-- start of Dataset extract --

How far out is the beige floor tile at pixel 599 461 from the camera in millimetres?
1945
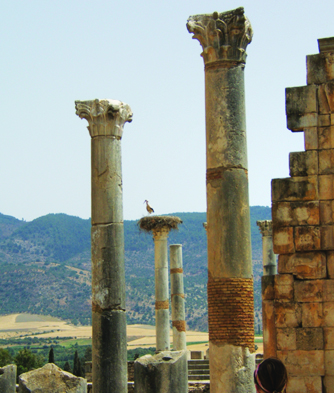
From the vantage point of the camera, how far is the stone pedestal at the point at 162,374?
1003 centimetres

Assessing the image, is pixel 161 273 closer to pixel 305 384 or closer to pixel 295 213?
pixel 295 213

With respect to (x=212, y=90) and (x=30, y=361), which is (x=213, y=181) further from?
(x=30, y=361)

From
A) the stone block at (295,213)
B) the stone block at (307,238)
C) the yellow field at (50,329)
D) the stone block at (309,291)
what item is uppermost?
the stone block at (295,213)

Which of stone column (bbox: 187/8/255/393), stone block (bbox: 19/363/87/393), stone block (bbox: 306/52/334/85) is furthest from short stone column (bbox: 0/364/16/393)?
stone block (bbox: 306/52/334/85)

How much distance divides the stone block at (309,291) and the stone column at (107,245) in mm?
5188

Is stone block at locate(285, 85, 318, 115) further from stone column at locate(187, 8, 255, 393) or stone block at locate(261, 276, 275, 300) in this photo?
stone block at locate(261, 276, 275, 300)

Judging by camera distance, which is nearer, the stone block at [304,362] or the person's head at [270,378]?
the person's head at [270,378]

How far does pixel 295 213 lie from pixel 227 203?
4.95 ft

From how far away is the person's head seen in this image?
578 cm

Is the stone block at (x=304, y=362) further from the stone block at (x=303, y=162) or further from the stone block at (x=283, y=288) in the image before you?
the stone block at (x=303, y=162)

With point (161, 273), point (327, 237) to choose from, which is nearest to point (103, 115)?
point (327, 237)

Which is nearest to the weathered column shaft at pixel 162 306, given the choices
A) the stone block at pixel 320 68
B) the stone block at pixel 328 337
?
the stone block at pixel 328 337

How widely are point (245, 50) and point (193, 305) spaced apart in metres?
141

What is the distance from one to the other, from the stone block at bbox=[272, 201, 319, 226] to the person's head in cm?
453
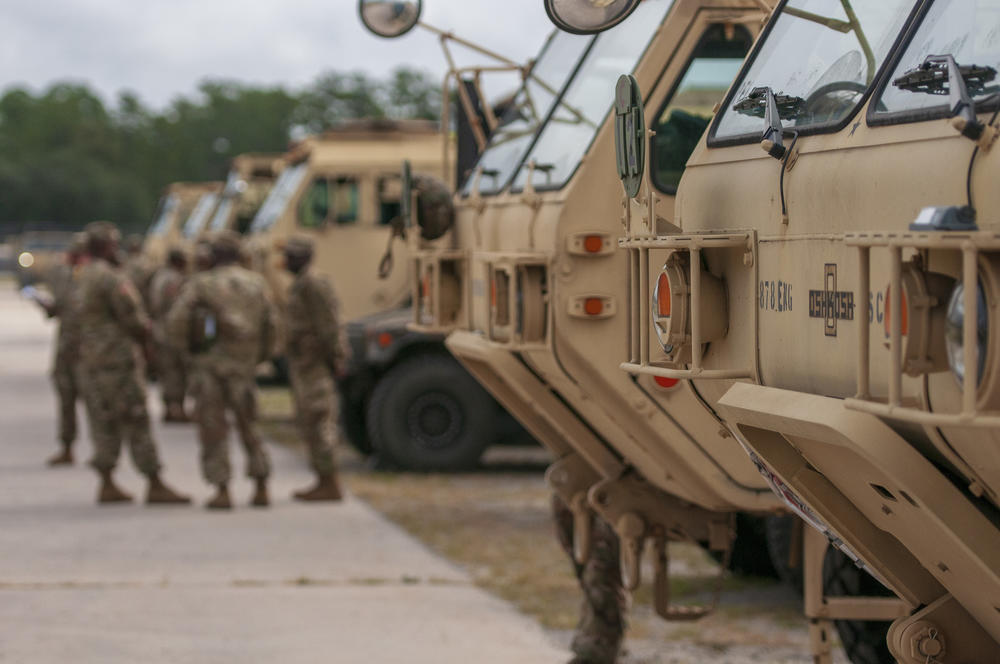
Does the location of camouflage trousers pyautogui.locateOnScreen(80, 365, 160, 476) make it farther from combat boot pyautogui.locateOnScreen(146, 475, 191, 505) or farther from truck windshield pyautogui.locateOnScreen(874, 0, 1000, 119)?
truck windshield pyautogui.locateOnScreen(874, 0, 1000, 119)

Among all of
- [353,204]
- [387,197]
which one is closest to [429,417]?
[387,197]

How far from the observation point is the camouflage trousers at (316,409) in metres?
10.6

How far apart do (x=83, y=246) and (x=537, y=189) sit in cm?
602

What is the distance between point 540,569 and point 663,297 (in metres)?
5.11

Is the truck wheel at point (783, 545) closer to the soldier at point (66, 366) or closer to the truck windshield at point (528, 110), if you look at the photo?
the truck windshield at point (528, 110)

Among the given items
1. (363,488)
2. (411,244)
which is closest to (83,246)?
(363,488)

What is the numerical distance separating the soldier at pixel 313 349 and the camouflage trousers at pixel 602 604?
480 centimetres

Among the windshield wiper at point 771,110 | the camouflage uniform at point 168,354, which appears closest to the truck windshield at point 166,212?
the camouflage uniform at point 168,354

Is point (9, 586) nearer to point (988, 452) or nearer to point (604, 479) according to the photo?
point (604, 479)

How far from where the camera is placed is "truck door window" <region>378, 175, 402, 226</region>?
14.6 m

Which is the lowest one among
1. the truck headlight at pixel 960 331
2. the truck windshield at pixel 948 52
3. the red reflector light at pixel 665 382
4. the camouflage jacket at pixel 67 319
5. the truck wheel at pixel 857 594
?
the truck wheel at pixel 857 594

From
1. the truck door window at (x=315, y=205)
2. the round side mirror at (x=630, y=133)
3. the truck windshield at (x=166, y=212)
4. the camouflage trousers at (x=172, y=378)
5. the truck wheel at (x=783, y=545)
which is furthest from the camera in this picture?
the truck windshield at (x=166, y=212)

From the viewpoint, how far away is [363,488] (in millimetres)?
11461

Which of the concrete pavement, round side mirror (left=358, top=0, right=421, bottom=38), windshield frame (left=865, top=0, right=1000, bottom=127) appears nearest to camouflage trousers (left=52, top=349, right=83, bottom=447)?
the concrete pavement
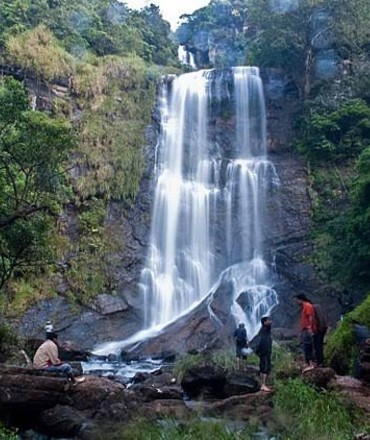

-- end of Dataset extract --

Directions: Gather every line of the listing above that contains the word "closest", and copy each one in full.

Task answer:
which one is closest to [429,417]?
which is closest to (83,246)?
Among the windshield wiper at point 771,110 | the camouflage uniform at point 168,354, which appears closest to the truck windshield at point 166,212?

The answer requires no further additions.